Le roi s’est transformé en une sorte de super chef d’entreprise
Interrogeant plusieurs spécialistes de la vie politique et économique marocaine, dont des journalistes poussés à l’exil par le pouvoir, Pérez dresse un diagnostic implacable des dérives affairistes du régime de Mohammed VI. Entouré d’une nouvelle génération de conseillers, le roi s’est transformé en une sorte de super chef d’entreprise, par le biais de sa “holding royale” qui investit dans tous les secteurs de l’économie : les sujets de Sa Majesté sont devenus “ses clients”. Même l’armée, pilier du régime depuis qu’Hassan II lui a accordé une vraie autonomie, exerce un rôle économique opaque. Au Maroc, la corruption est “institutionnalisée”, remarque un observateur.
Au-delà de cet affairisme ostensiblement affiché par le pouvoir, la question de la liberté d’expression reste l’autre angle mort du règne de Mohammed VI. A l’appel d’air du début des années 2000 et à l’apparition d’une presse indépendante a succédé un verrouillage sans ménagement des circuits de diffusion d’une opinion critique.
Mohammed VI dans la lignée de son père, Hassan II
La récente affaire scabreuse autour d’un accord financier passé en échange de la non-publication d’une enquête à charge contre le roi, écrite par Eric Laurent et Catherine Graciet (qui avoue ici, pas fière, avoir eu envie de toucher un million d’euros contre son silence), a rappelé combien le régime marocain contrôle de près les paroles critiques.

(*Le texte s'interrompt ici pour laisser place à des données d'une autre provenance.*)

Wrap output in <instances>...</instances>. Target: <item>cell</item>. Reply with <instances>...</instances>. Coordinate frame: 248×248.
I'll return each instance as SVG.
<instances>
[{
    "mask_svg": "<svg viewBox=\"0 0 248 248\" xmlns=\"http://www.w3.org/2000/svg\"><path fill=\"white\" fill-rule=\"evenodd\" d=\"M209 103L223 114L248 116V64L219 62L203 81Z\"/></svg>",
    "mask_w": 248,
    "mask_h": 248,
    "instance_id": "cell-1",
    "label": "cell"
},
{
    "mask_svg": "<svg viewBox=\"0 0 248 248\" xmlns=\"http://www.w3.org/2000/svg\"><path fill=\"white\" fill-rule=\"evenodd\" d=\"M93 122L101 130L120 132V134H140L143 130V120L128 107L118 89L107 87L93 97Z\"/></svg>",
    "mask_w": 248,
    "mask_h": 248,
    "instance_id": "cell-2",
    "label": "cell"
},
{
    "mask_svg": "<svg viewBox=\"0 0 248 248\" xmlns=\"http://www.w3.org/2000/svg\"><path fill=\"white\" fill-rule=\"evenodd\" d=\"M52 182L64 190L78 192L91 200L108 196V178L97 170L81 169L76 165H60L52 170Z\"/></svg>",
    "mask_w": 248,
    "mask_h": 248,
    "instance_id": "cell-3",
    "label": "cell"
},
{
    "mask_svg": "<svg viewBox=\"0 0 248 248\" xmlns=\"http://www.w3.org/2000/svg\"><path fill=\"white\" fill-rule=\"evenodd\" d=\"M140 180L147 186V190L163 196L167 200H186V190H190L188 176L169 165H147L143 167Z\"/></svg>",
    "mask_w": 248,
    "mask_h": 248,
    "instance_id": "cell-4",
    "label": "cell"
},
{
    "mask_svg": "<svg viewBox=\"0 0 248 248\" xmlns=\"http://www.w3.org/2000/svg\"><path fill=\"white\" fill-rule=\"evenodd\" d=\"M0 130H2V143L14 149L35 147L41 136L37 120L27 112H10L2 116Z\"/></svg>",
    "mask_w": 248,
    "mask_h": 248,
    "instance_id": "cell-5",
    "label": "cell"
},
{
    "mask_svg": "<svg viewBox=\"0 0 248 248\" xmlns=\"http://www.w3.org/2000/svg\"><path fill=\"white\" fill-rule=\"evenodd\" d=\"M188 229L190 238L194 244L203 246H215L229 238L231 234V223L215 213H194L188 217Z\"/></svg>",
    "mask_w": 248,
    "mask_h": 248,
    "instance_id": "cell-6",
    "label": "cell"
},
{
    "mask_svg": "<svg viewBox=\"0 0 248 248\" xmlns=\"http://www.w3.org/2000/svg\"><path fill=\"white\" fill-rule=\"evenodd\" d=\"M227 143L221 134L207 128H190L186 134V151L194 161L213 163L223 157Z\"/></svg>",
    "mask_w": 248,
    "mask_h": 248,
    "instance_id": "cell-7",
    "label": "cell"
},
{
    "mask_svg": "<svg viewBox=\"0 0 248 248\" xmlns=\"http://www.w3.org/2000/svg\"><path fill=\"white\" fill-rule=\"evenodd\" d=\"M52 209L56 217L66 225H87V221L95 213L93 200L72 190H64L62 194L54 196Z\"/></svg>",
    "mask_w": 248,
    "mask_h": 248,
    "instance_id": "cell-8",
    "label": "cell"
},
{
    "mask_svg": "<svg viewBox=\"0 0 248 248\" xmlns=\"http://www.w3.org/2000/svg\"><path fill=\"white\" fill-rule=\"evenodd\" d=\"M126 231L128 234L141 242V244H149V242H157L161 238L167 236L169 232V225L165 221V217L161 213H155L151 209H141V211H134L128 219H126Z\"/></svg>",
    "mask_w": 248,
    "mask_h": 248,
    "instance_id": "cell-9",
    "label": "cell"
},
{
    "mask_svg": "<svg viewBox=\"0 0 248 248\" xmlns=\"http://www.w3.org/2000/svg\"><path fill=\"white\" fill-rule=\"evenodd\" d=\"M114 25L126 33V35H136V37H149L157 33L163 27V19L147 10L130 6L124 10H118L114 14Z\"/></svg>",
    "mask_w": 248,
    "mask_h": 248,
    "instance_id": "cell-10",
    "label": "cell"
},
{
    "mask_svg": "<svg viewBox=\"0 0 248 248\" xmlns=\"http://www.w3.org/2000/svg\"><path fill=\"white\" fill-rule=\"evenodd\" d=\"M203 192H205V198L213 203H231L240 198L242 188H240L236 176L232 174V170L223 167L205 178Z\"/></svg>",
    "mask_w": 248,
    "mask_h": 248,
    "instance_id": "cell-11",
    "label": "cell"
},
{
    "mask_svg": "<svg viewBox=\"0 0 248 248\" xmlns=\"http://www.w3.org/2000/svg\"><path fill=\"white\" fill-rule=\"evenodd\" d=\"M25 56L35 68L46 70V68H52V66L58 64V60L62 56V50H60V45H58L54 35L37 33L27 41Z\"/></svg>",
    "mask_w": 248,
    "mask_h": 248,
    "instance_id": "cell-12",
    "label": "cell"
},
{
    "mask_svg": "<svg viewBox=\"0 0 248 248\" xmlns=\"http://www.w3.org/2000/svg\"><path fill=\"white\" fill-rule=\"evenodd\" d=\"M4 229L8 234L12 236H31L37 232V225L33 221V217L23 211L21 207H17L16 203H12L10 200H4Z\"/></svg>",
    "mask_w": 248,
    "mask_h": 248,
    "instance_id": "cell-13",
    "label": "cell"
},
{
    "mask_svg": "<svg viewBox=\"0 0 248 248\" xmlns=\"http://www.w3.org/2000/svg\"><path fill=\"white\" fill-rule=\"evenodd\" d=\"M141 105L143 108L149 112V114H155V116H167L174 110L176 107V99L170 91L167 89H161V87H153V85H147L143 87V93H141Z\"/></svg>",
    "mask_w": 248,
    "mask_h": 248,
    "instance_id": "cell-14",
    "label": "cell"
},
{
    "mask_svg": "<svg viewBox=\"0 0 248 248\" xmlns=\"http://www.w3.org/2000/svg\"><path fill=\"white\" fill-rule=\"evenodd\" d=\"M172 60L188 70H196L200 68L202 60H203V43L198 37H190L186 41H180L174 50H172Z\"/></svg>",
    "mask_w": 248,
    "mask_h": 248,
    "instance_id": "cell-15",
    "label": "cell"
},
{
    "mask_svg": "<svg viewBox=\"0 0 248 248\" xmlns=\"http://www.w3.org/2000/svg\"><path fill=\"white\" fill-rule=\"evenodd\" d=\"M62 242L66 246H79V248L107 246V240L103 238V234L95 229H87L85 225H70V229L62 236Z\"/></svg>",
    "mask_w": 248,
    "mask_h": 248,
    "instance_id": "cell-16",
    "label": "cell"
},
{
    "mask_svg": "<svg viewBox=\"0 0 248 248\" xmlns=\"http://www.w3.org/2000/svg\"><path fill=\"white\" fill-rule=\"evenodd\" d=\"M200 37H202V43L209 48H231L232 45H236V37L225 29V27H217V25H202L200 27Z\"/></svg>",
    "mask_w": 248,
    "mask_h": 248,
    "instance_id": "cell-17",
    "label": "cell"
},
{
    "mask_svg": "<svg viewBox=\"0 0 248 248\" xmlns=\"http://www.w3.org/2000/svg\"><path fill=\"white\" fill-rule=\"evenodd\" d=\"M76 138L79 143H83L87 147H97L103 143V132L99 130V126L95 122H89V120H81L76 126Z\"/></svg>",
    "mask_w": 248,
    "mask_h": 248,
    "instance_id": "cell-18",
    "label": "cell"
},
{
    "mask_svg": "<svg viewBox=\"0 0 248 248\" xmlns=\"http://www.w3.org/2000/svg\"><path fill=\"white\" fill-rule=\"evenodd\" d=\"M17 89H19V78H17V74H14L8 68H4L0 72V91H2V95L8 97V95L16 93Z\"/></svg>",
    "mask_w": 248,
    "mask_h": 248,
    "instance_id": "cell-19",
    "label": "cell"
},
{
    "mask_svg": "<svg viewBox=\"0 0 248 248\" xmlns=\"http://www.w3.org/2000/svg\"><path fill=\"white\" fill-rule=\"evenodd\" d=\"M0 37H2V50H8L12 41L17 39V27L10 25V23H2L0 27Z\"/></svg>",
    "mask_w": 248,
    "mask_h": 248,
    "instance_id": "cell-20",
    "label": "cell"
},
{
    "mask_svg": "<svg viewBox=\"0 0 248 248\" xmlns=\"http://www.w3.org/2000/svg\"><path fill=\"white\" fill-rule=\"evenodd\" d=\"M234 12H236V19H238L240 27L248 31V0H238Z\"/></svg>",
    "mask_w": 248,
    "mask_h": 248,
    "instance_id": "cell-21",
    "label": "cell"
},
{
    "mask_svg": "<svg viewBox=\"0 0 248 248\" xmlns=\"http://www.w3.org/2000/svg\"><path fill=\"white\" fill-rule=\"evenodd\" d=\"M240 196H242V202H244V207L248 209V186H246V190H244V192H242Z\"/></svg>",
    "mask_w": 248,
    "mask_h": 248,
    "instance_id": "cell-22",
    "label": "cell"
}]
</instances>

Si un tel arrangement n’aurait jamais été accepté par un écrivain comme Gilles Perrault, auteur en 1990 d’une enquête retentissante sur Hassan II, Notre ami le roi, il ne peut pour autant occulter la triste vérité du régime de Mohammed VI qui, après avoir fait miroiter le contraire, est resté accroché aux rites et aux dogmes autoritaires de son père.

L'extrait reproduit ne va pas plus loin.